PAGE EXTRACT:

* * * *

Bilingual systems may be uni-directional or bi-directional; that is to say,

they may be designed to translate from one language to another in one direction

only, or they may be capable of translating from both members of a language

pair.

A system involving more than two languages is a multilingual system. At one

extreme a multilingual system might be designed for a large number of languages

in every combination, as is the case of the European Commission's Eurotra project (Eurotra was an ambitious machine translation project established and funded by the European Commission from 1978 until 1992).

A more modest multilingual system might translate from English into three other

languages in one direction only (i.e. three language pairs).

 

An obvious question at this point is whether a truly multilingual system is

in practice — as opposed to theory — preferable to a bilingual system designed

for a specific language pair. There are arguments on both sides; two of the most

successful MT systems illustrate the pros and cons very well: GETA's multilingual

Ariane system and TAUM's English-French Météo system.

The Météo system is an example of a bilingual system which, although separating analysis and generation, exploits similarities and regular equivalences of English and French lexicon and syntax at every stage of the translation process.

 

 

Direct systems, transfer systems and interlinguas

There are broadly three basic MT strategies. The earliest historically is the 'direct

approach', adopted by most MT systems of what has come to be known as the first

generation of MT systems. In response to the apparent failure of this strategy,

two types of 'indirect approach' were developed: the 'transfer method', and the

use of an 'interlingua'. Systems of this nature are sometimes referred to as second

generation systems.

The direct approach is an MT strategy which lacks any kinds of intermediate

stages in translation processes: the processing of the source language input text

leads 'directly' to the desired target language output text. In certain circumstances

the approach is still valid today — traces of the direct approach are found even

in indirect systems such as Météo — but the archetypal direct MT system has a

more primitive software design.

The severe limitations of this approach should be obvious. It can be characterized

as 'word-for-word' translation with some local word-order adjustment. It

gave the kind of translation quality that might be expected from someone with

a very cheap bilingual dictionary and only the most rudimentary knowledge of

the grammar of the target language: frequent mistranslations at the lexical level

and largely inappropriate syntax structures which mirrored too closely those of

the source language.

* * * *

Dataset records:

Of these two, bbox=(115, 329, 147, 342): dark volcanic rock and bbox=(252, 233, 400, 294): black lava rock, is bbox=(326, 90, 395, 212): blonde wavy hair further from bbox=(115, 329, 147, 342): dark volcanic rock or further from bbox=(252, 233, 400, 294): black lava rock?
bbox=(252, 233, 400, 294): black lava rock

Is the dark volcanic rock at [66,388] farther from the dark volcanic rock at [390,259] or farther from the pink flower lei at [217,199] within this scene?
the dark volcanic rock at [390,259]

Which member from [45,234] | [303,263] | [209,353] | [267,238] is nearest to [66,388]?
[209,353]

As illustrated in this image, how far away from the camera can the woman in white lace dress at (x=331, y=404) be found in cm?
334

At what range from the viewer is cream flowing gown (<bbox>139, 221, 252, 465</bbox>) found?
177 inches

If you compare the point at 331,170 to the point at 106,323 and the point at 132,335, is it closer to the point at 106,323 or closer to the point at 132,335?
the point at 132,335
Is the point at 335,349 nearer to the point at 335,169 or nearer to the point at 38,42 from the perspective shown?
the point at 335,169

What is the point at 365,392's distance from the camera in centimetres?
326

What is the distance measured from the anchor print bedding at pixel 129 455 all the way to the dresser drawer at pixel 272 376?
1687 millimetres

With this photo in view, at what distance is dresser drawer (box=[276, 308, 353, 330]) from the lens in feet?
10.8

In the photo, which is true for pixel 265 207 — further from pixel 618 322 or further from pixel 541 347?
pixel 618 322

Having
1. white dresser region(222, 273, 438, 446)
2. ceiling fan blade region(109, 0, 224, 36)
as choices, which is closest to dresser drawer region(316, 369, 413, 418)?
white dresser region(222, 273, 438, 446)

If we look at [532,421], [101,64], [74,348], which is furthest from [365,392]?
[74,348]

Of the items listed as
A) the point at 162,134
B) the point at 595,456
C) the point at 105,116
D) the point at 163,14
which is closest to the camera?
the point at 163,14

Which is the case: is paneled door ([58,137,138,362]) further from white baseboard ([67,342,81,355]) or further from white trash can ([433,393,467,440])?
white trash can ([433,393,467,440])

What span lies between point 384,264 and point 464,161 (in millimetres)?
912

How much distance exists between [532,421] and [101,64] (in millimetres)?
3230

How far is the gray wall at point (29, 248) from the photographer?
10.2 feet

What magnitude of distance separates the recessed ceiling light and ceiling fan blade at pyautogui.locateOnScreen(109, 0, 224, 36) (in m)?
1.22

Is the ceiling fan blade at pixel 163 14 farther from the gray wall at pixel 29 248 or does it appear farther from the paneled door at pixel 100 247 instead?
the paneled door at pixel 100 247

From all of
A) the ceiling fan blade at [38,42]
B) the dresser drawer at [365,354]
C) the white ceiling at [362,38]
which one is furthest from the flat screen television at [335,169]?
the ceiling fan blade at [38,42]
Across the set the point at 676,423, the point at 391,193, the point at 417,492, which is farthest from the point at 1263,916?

* * * *

WRITTEN PROBLEM 1:
According to the machine translation passage, during which years was the Eurotra project funded by the European Commission?
WRITTEN PROBLEM 2:
Please continue the machine translation passage from where it stops.

RIGHT ANSWER 1:
From 1978 until 1992.

RIGHT ANSWER 2:
The failure of the first generation systems led to the development of more sophisticated linguistic models for translation. In particular, there was increasing support for the analysis of source language texts into some kind of intermediate representation — a representation of its 'meaning' in some respect — which could form the basis of generation of the target text. This is in essence the indirect method, which has two principal variants.

The first is the interlingua method — also the first historically where the source text is analysed in a representation from which the target text is directly generated. The intermediate representation includes all information necessary for the generation of the target text without 'looking back' to the original

text. The representation is thus a projection from the source text and at the same

time acts as the basis for the generation of the target text; it is an abstract

representation of the target text as well as a representation of the source text. The

method is interlingual in the sense that the representation is neutral between two or

more languages. In the past, the intention or hope was to develop an interlingual

representation which was truly 'universal' and could thus be intermediary between

any natural languages. At present, interlingual systems are less ambitious.

The interlingua approach is clearly most attractive for multilingual systems.

Target languages have no effect on any processes of analysis; the aim of analysis is the derivation of an 'interlingual' representation.

Interlingual machine translation is one of the classic approaches to machine translation. In this approach, the source language, i.e. the text to be translated is transformed into an interlingua, i.e., an abstract language-independent representation. The target language is then generated from the interlingua. Within the rule-based machine translation paradigm, the interlingual approach is an alternative to the direct approach and the transfer approach.

In the direct approach, words are translated directly without passing through an additional representation. In the transfer approach the source language is transformed into an abstract, less language-specific representation. Linguistic rules which are specific to the language pair then transform the source language representation into an abstract target language representation and from this the target sentence is generated.

 

The second variant of the indirect approach is called the transfer method.

Strictly speaking all translation systems involve 'transfer' of some kind, the

conversion of a source text or representation into a target text or representation.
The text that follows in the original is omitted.